From Fins to Feet (and Paws and Claws)
Humans and other four-limbed animals are known as tetrapods. Tetrapod limbs evolved from fish fins about 425 million years ago — when water-dwelling creatures were taking their first tentative steps onto land.
Recent research has shown that the genes for making tetrapod limbs are the same as those that build fish fins. “This shared evolutionary history helps explain how you can take a human cancer gene, put it in a fish, and have it cause cancer in the same place as the human,” Weiss says.
Why is CRKL more likely to cause cancer in fins and limbs over other parts of the body? Dr. White’s team hypothesized that perhaps the CRKL protein synergizes with the genes for positional identity in these areas. To find out, they looked at which genes were turned on in this tissue compared with body tissue. They found a striking difference: One set of HOX genes were active in fins, while another set were active in the body.
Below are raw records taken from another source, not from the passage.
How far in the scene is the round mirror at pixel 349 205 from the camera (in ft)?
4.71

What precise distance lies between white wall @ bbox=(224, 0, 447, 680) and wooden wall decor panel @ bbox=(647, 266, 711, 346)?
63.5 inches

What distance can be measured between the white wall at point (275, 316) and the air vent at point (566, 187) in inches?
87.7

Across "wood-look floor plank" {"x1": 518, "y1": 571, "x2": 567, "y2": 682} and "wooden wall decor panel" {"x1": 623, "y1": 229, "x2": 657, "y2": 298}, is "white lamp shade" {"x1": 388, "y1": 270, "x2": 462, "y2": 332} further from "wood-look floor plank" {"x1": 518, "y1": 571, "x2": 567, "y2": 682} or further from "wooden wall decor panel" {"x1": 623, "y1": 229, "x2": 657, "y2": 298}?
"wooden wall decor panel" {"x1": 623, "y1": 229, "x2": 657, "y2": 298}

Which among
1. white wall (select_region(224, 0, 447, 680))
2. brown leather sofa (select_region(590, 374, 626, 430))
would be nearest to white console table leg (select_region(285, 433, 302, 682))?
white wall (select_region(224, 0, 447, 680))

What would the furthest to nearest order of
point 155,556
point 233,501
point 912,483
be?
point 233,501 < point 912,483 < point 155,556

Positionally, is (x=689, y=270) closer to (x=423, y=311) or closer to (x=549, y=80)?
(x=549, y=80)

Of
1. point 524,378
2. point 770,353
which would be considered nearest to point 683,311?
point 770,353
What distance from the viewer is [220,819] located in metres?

HOX genes are well-known for influencing the development of an organism’s body plan across a wide range of species, from fish to fruit flies to humans. They help determine that a fish’s fins form on the body rather than on the head, for example.
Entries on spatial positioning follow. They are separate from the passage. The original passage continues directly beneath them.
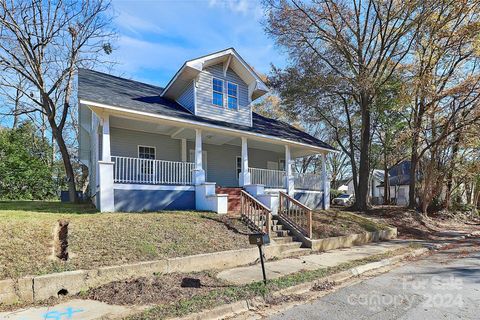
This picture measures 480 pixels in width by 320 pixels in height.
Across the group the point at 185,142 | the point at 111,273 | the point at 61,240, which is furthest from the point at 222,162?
the point at 111,273

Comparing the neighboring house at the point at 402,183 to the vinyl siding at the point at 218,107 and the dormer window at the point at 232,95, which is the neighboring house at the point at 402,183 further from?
the dormer window at the point at 232,95

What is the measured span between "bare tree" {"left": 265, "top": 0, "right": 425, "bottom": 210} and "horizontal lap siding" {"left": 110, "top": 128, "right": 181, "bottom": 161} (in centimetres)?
876

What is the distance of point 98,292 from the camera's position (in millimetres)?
5480

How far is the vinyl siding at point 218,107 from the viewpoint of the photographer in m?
13.9

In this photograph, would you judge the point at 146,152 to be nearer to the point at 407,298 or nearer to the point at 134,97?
the point at 134,97

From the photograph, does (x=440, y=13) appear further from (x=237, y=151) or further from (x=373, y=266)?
(x=373, y=266)

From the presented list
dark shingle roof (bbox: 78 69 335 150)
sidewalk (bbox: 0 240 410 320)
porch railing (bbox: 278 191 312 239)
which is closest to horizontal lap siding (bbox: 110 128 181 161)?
dark shingle roof (bbox: 78 69 335 150)

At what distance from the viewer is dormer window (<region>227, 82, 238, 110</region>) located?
49.4 ft

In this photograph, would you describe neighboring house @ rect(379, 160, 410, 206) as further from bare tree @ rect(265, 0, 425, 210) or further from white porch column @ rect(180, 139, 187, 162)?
white porch column @ rect(180, 139, 187, 162)

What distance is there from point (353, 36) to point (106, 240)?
56.4 feet

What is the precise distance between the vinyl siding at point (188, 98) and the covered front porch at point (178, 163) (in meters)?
1.16

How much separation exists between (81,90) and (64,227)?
5117 mm

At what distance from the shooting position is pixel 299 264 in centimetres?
791

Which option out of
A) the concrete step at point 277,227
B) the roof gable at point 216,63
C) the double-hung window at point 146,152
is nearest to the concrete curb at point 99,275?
the concrete step at point 277,227
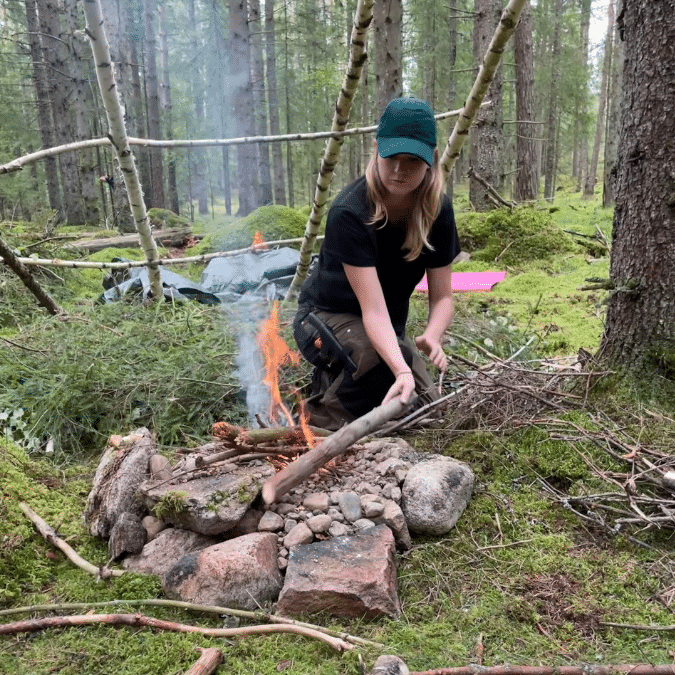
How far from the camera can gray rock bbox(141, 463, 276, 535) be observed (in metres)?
2.10

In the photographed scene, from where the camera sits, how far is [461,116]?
368 centimetres

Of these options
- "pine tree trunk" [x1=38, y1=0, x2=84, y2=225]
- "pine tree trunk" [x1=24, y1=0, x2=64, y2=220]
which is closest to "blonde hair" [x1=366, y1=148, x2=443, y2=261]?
"pine tree trunk" [x1=38, y1=0, x2=84, y2=225]

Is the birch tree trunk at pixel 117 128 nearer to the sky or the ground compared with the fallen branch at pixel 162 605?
nearer to the sky

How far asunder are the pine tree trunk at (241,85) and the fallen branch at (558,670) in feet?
13.5

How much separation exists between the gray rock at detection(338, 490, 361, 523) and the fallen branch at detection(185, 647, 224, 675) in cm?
69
Could CRKL be causing cancer in limbs because it synergizes with the HOX genes specifying limb positional identity? It seemed a strong possibility. To find out, they did further experiments in which they used the genome-editing tool CRISPR to interrupt this limb positional identity program. This intervention prevented the development of acral melanoma, even in fish with an amplified CRKL gene.
Location, Location, Location
This latest research adds to growing awareness among scientists of why DNA mutations by themselves don’t always lead to cancer. In previous research published earlier this year, Dr. White and colleagues at SKI showed that the ability of a BRAF mutation in a cell to cause melanoma depended on the developmental state of that cell.
This new work now pushes forward the idea of oncogenic competence in an entirely new direction: the effect that location plays in influencing whether a particular mutation will lead to cancer or not.
“Not only can a DNA mutation behave differently depending on the type of cell it finds itself in, but different parts of the body are susceptible to different mutations because of their hardwired positional identity,” Dr. White says.
He adds that there are “almost immediate therapeutic implications” of the findings.
Opening Doors for New Treatments
The typical way of treating cancer is to target a mutated gene with a drug, for example, when a person with a BRAF mutation is prescribed the targeted drug vemurafenib.
But if oncogenic competence — the ability of genes to cause cancer — is also dependent upon position, then it stands to reason that blocking those positional cues in those cells could blunt cancer development.
“It leads to the interesting idea that instead of only treating the oncogene, what you’re really treating is the position,” he says. “We can potentially treat patients who have these tumors based on their anatomic location.”
The lab is currently in the process of screening for drugs that can block these positional cues. The plan is to have them available for their original patient with acral melanoma should she experience a recurrence.
This research into the role of location in cancer development is an example of the sort of work that MSK’s new Kravis Cancer Ecosystems Project will support in the coming years.